La velada fue muy agradable, aunque Bond tuvo que hacer un esfuerzo por mostrarse relajado tras las inquietantes noticias que había recibido de Londres. Ahora, todavía le quedaba una noche de espera.
Subieron juntos y Bond se ofreció a acompañar a Sukie a su habitación. Cuando llegaron a la puerta, Bond no tuvo la menor duda con respecto a lo que iba a ocurrir. La mujer se dejó abrazar sin oponer resistencia, pero, cuando Bond la besó, no reaccionó y mantuvo los labios cerrados y el cuerpo en tensión. Vaya por Dios, una puritana, pensó Bond. Sin embargo, lo volvió a intentar, aunque sólo fuera para no perderla de vista. Esta vez, Sukie se apartó y le cubrió delicadamente los labios con sus dedos.
– Lo siento, James, pero no -dijo, esbozando una sonrisa casi espectral-. Recuerde que soy una buena chica educada en un convento -añadió-. Pero ésa no es la única razón. Si sus intenciones son serias, tenga paciencia.
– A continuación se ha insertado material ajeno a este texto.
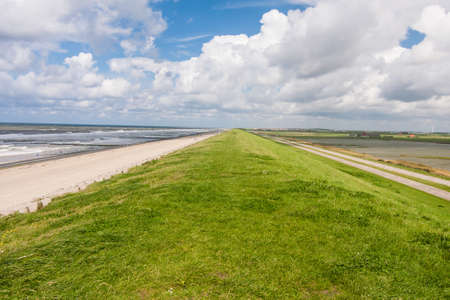 endlessness: Levee at the North Sea in the Netherlands Stock Photo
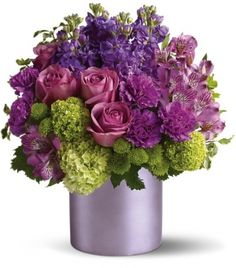 Shades of purple & magenta with a touch of lime green set in this lavendar metallic container really brings out the complimentary colors & choices of flowers.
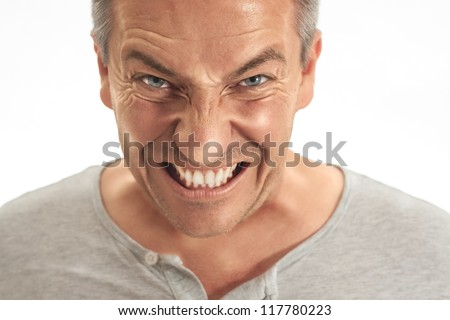 A middle age adult man is very angry about something .show teeth. Picture is toned and made in the dragan effect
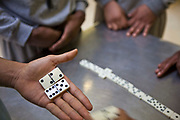 Prisoners play dominoes and socialise during association on C wing at YOI Aylesbury, Buckinghamshire, United Kingdom. HMYOI / HM Prison Aylesbury (Her Majesty's Young Offender Institution Aylesbury) is a prison is operated by Her Majesty's Prison Service.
Ahora, buenas noches y gracias por la deliciosa velada.
– Soy yo quien debe darle las gracias a usted, principessa -contestó Bond en tono ceremonioso.
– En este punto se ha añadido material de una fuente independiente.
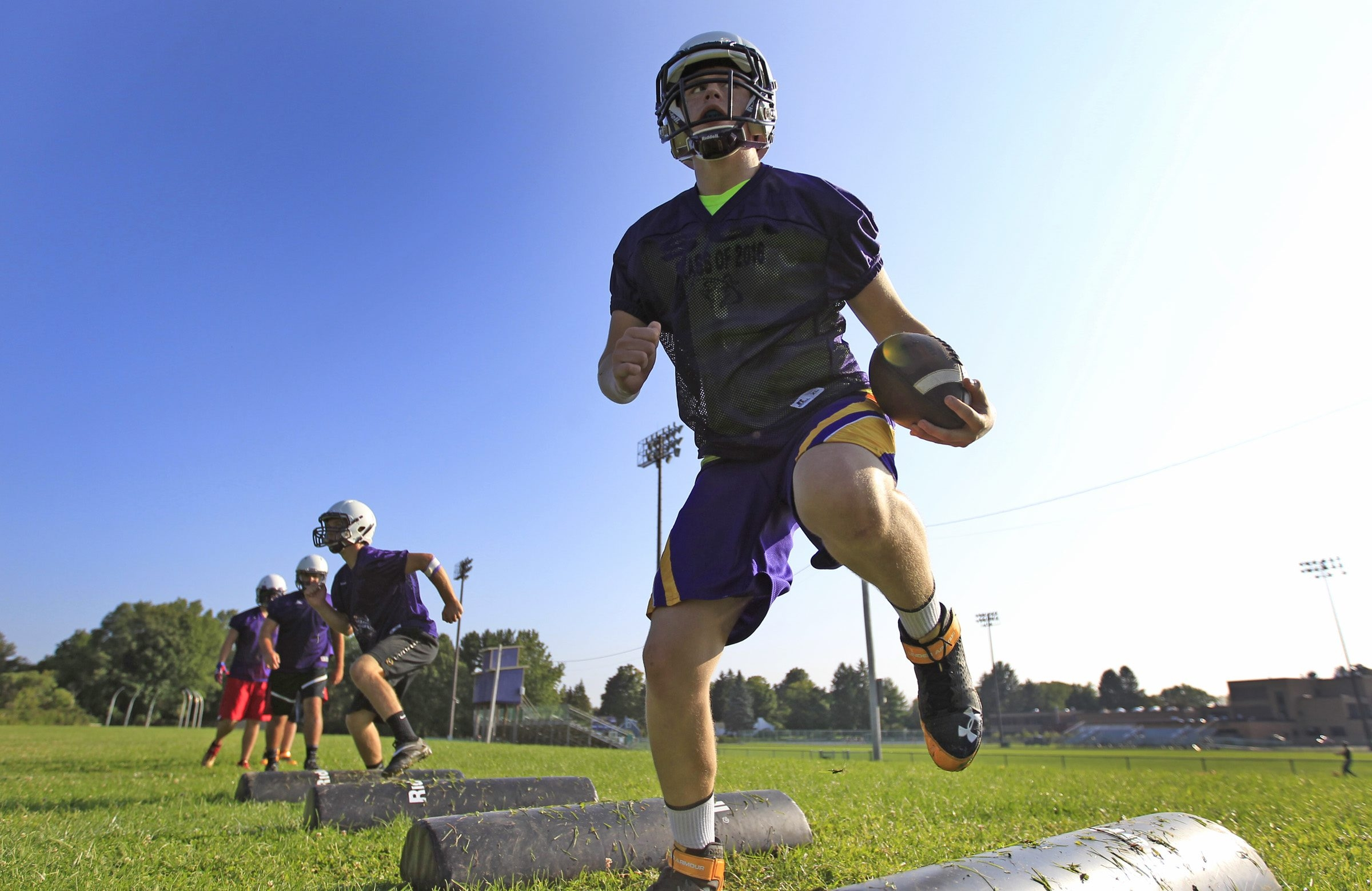 Greyson Louth from the Springville Griffins football teams runs a drill during practice on Tuesday, Aug. 19, 2014.  (Harry Scull Jr/Buffalo News)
La miró mientras ella cerraba la puerta y luego regresó lentamente a su habitación, se tomó un par de tabletas de Dexedrina y se dispuso a pasar toda la noche en vela.
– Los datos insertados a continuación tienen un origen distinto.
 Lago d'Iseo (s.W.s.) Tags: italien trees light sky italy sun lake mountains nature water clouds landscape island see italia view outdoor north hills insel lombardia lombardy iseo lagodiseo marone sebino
Steve Quinn era un hombre alto, corpulento, barbudo y de temperamento extrovertido, a diferencia de lo que suelen ser los que ocupan una posición encubierta en el Servicio. Allí se prefieren los llamados «hombres invisibles», las personas grises que pueden pasar inadvertidas entre la muchedumbre. «Es un barbudo hijo de perra», solía comentar la esposa de Steve, la menuda rubia Tabitha.
Bond observó a través de las persianas entreabiertas cómo Quinn descendía de un automóvil de alquiler y se encaminaba hacia la entrada del hotel. Minutos más tarde, sonó el teléfono y le anunciaron al señor Quarterman. Bond pidió que lo enviaran a su habitación.
Quinn se encontró en el interior de la estancia con la puerta cerrada bajo llave casi antes de que se extinguiera el eco de su llamada con los nudillos. No habló inmediatamente, sino que, primero, se acercó a la ventana y contempló el patio frontal del hotel y el barco del lago recién llegado al embarcadero. Normalmente, la impresionante belleza del lago solía dejar boquiabiertos a los turistas que desembarcaban. Sin embargo, aquella mañana, desde la habitación de Bond, se pudo oír la estridente voz de una inglesa, diciendo:
– Francamente, no sé qué tiene eso de interesante, querido.
Bond hizo una mueca de reproche y Quinn esbozó una leve sonrisa casi oculta por su barba. Contempló las sobras del desayuno de Bond y preguntó en voz baja si el lugar estaba limpio.